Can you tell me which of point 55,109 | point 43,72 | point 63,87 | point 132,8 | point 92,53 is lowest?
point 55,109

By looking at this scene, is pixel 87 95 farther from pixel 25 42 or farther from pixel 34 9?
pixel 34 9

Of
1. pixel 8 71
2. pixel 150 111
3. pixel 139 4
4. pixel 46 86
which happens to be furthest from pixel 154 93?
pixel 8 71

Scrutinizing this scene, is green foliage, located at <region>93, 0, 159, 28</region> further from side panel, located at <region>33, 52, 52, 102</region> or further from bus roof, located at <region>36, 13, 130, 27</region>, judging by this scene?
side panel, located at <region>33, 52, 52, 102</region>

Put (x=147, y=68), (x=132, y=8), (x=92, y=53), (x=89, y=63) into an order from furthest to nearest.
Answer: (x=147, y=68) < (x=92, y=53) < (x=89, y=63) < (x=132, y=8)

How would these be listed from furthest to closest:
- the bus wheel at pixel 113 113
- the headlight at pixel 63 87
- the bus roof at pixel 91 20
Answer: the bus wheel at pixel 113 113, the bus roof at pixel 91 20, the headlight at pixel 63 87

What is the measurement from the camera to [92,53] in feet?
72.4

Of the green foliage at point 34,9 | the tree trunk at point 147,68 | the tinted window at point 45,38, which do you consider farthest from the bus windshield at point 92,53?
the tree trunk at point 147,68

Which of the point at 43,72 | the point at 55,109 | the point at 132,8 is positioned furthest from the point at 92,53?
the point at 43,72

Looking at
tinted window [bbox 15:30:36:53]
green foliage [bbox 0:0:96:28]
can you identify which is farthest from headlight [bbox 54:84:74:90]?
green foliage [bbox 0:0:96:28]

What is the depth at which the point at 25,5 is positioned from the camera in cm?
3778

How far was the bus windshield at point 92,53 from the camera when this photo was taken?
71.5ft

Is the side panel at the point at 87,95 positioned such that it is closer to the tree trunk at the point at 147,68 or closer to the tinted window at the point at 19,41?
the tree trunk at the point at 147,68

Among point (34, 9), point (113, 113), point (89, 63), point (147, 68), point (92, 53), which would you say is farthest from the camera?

> _Written task_: Reproduce all of the records above verbatim, with no changes.

> _Reply to the exercise_:
Can you tell me which of point 55,109 | point 43,72 | point 63,87 | point 132,8 | point 92,53 is lowest?
point 55,109

By looking at this scene, is pixel 87 95 farther from pixel 25 42 or farther from pixel 34 9?
pixel 34 9

Of
1. pixel 8 71
2. pixel 150 111
3. pixel 139 4
4. pixel 46 86
which happens to be furthest from pixel 154 93?
pixel 8 71

Scrutinizing this scene, is green foliage, located at <region>93, 0, 159, 28</region> further from side panel, located at <region>33, 52, 52, 102</region> or further from bus roof, located at <region>36, 13, 130, 27</region>, judging by this scene?
side panel, located at <region>33, 52, 52, 102</region>

Put (x=147, y=68), (x=132, y=8), (x=92, y=53), (x=89, y=63) into an order from furthest to nearest.
Answer: (x=147, y=68) < (x=92, y=53) < (x=89, y=63) < (x=132, y=8)

How would these be listed from furthest to closest:
- the bus wheel at pixel 113 113
- the headlight at pixel 63 87
- the bus roof at pixel 91 20
Answer: the bus wheel at pixel 113 113, the bus roof at pixel 91 20, the headlight at pixel 63 87

What is the measurement from the camera to [92,53] in feet?
72.4

Of the green foliage at point 34,9 | the tree trunk at point 147,68 | the tinted window at point 45,38, which do you consider farthest from the bus windshield at point 92,53?
the tree trunk at point 147,68

Which of the point at 43,72 | the point at 55,109 | the point at 132,8 is positioned furthest from the point at 92,53?
the point at 43,72

Looking at
tinted window [bbox 15:30:36:53]
green foliage [bbox 0:0:96:28]
can you identify which is farthest from headlight [bbox 54:84:74:90]?
green foliage [bbox 0:0:96:28]

What is the depth at which the point at 25,5 is positioned from the camera in cm?
3778

How far was the bus windshield at point 92,53 from the camera when this photo was taken?
71.5ft

Is the side panel at the point at 87,95 positioned such that it is closer to the tree trunk at the point at 147,68 or closer to the tinted window at the point at 19,41?
the tree trunk at the point at 147,68

Among point (34, 9), point (113, 113), point (89, 63), point (147, 68), point (92, 53), which would you say is farthest from the camera?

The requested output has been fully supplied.